Cool.
if. contains y do. 0 return. end.
I think the more usual hash table interface, when asked to insert a key that
matches an existing one, replaces the existing value with the new one.
horners =. (2 ^ 32x) | [: (+37x&*)/ 0 |.@, 3 u: ]
- Reducing this mod 2^32 at end seems a bit pointless, as you are about to
reduce it mod the table size anyway. Evaluating the intermediate operations
mod 2^32, to avoid blowup in the intermediate terms, seems more useful. The
way to do this now is to use the recently-added conjunction m.
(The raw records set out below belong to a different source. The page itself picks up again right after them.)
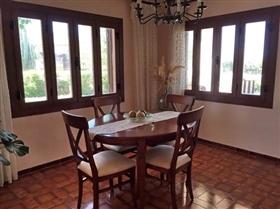 Image No.4-Villa de 4 chambres à vendre à Porto Colom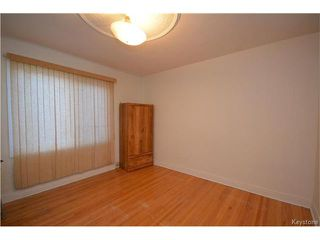 Photo 9: 395 McKay Avenue in Winnipeg: North Kildonan Residential for sale (3F)  : MLS®# 1700952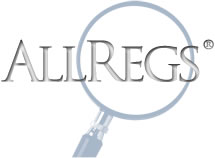 AllRegs Logo
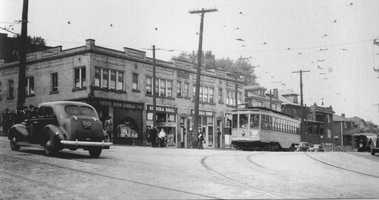 """The intersection of Hazelwood and Murray Avenues during the 1930s/1940s. The older images in this slide show are from the book """"Squirrel Hill"""" prepared by the Squirrel Hill Historical Society and published by Arcadia Publishing. The full book may be purchased through Arcadia on their website."""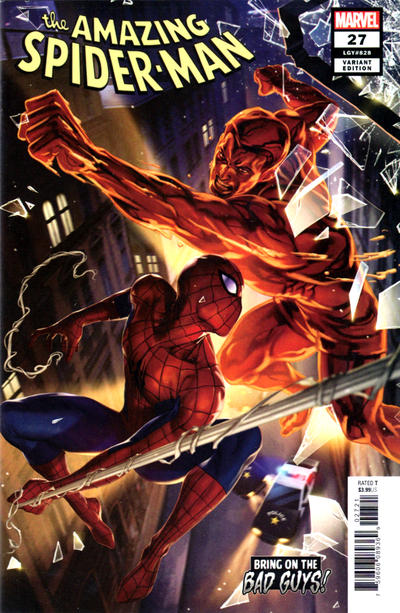 Cover for Amazing Spider-Man (Marvel, 2018 series) #27 (828) [Second Printing - Kev Walker Cover]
(https://code.jsoftware.com/wiki/Vocabulary/mdot); + m. (2x^32) does an
addition mod 2^32, and ditto * .
- Adding a zero at the beginning and then reversing seems a bit odd--why not
just add the zero to the end and not reverse? The result will be different,
but if the hash is good, it should not change the quality. (I guess the only
reason for tacking on the zero is to handle zero-length strings? It's
annoying that this needs extra effort, and I've specced, but not implemented,
a solution. One alternative is to use the recently-added fold family of the
conjunctions--https://code.jsoftware.com/wiki/Vocabulary/fcap)
Following notes are for recreational purposes only:
- I think a more usual approach nowadays to hashing large strings is to apply
a mac to some fixed-size blocks (a straightforward--though probably
suboptimal--implementation is (-blocksize) mac\ string) and then a more
expensive/expressive polynomial or similar for combining the blocks--this
should be faster and better quality than djb, though probably more effort.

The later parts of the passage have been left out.